Jedes Kino besitzt für jeden Saal mindestens einen 35-mm-Projektor und eine Tonanlage. Ein 35-mm Film wird normalerweise am Donnerstag gegen Mittag ins Kino geliefert und muss dann für die Vorführung vorbereitet werden. Ein 90-minütiger Film besteht aus ca. 5 Filmrollen, die auf Dummies angeliefert werden, das heisst, sie sind lose um einen Kern, der auf den Umspultisch gezogen wird. Auf dem Umspultisch werden die Filmrollen auf Schäden kontrolliert (Perforationsrisse, Klebestellen), und auf die eigentlichen Rollen umgespult. Die meisten Kinos "koppeln" die Filmrollen, das heißt, die Anfangs- und Endstreifen werden entfernt, meist wird ein Bild aus dem Film herausgeschnitten (aus Bequemlichkeit), die Rollen werden zusammengeklebt, und auf einen großen "Teller" umgespult. Kinos mit häufig wechselndem Programm sind aber oft darauf angewiesen, die Projektion auf traditionelle Weise durchzuführen: also hat man einen Film auf 4-8 Spulen und muss alle 20 Minuten von einem Projektor auf den anderen überblenden.

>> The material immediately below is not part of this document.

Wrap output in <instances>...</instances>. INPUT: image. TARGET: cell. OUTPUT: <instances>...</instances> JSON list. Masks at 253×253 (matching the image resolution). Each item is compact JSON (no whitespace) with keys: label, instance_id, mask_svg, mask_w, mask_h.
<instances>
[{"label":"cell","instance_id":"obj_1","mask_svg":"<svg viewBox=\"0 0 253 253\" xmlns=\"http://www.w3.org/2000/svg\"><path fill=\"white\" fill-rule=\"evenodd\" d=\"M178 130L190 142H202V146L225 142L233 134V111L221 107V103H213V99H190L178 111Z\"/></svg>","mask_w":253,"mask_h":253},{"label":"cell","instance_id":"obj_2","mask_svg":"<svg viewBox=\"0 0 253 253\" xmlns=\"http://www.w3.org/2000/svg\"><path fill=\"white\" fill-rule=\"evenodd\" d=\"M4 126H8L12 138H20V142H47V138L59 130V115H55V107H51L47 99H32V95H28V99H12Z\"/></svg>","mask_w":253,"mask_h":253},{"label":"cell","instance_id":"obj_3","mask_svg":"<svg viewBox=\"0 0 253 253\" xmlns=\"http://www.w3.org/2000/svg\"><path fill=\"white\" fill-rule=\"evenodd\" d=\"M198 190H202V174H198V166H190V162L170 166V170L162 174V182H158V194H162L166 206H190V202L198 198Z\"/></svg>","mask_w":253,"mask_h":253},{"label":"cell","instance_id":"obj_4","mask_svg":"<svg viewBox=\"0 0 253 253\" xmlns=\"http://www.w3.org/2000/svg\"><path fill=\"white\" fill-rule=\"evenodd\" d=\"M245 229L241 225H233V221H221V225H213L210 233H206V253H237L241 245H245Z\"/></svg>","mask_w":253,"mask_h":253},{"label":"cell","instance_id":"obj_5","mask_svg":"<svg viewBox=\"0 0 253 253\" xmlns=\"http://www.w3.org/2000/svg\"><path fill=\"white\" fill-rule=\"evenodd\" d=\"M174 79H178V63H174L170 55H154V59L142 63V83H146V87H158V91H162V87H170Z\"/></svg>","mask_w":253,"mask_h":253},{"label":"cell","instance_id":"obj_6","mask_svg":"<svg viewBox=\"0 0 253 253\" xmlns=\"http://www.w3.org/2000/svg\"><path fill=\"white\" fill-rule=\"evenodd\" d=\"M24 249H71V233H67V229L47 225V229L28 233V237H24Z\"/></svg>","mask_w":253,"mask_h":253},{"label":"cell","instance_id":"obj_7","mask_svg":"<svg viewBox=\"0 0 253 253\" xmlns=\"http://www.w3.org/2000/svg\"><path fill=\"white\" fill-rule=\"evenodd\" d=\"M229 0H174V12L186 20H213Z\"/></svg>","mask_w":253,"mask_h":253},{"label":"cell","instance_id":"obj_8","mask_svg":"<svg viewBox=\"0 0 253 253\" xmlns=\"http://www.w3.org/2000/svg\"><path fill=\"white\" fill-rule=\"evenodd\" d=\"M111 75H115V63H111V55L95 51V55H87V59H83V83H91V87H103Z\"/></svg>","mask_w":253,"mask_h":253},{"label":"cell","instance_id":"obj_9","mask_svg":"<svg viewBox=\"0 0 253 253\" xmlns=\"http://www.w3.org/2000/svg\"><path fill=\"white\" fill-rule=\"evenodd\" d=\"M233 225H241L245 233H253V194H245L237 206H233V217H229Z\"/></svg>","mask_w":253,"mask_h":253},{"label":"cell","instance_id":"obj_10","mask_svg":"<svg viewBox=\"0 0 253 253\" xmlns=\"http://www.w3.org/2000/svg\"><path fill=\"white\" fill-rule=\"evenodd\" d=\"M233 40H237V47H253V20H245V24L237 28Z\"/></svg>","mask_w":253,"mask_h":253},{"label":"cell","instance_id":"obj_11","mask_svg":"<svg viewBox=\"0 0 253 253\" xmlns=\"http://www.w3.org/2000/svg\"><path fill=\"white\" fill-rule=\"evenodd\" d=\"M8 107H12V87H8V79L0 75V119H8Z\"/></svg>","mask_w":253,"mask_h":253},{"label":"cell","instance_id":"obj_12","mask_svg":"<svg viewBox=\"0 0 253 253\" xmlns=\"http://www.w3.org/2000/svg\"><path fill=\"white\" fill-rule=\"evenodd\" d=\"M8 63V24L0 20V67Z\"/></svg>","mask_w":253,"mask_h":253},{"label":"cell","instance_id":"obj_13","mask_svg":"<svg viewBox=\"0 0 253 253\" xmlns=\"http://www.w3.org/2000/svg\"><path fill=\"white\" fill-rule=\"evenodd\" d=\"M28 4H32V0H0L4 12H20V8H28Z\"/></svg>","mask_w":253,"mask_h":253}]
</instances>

Bevor der Film in den Projektor eingelegt wird, muss noch die richtige Filmmaske vor das Projektionsfenster eingelt werden, denn es gibt zahlreiche verschiedene Filmformate. Gegenbenenfalls muss ein anamorphotisches Objektiv für Cinemascope angebaut werden. Dann wird der Film eingelegt und von Hand bis zu einem bestimmten Punkt (gewöhnlich das Bild mit der "8" auf dem Vorspannstreifen) vorgekurbelt. Im Bildfenster wird er Bildstrich justiert. Wenn der Film anläuft, muss schnell die Schärfe gezogen und der Ton justiert werden. Nach ca. 20 Minuten erscheint in der rechten oberen Ecke des Bilds auf der Leinwand ein Umschaltzeichen, der das Signal gibt, den Motor des zweiten Projektors anzuwerfen. Beim zweiten Signal wird die Lampe vom ersten auf den zweiten Projektor umgeschaltet. Die durchgelaufenen Filmrollen werden wieder auf die Start-Filmrolle umgespult und der nächsten "Akt" des Films wird in den freien Projektor eingelegt. Wenn der Film im Kino abgelaufen ist, also an einem Mittwoch, wird er wieder auf Dummies gezogen, verpackt und verschickt.

Das ist der Standard-Vorgang bei der traditionellen Projektion. Es gibt viele Elemente, die von Kino zu Kino unterschiedlich sind. Manchmal muss eine Matrix bedient werden, die das Licht, den Vorhang und die Soundanlage automatisch bedient. Viele Filmvorführer bedienen mehrere Säle gleichzeitig. Die Wartung und das Reinigen der Geräte gehört ebenso zu den Aufgaben des Filmvorführers, wie die Rettung im Fall von technischen Problemen (Filmriss, Lampe brennt durch, Stromausfall etc.). Außerdem arbeiten heute viele Kinos mit verschiedensten digitalen Formaten, manche Kinos leider auch manchmal mit vollkommen unprofessionellen wie DVD oder Blu-ray.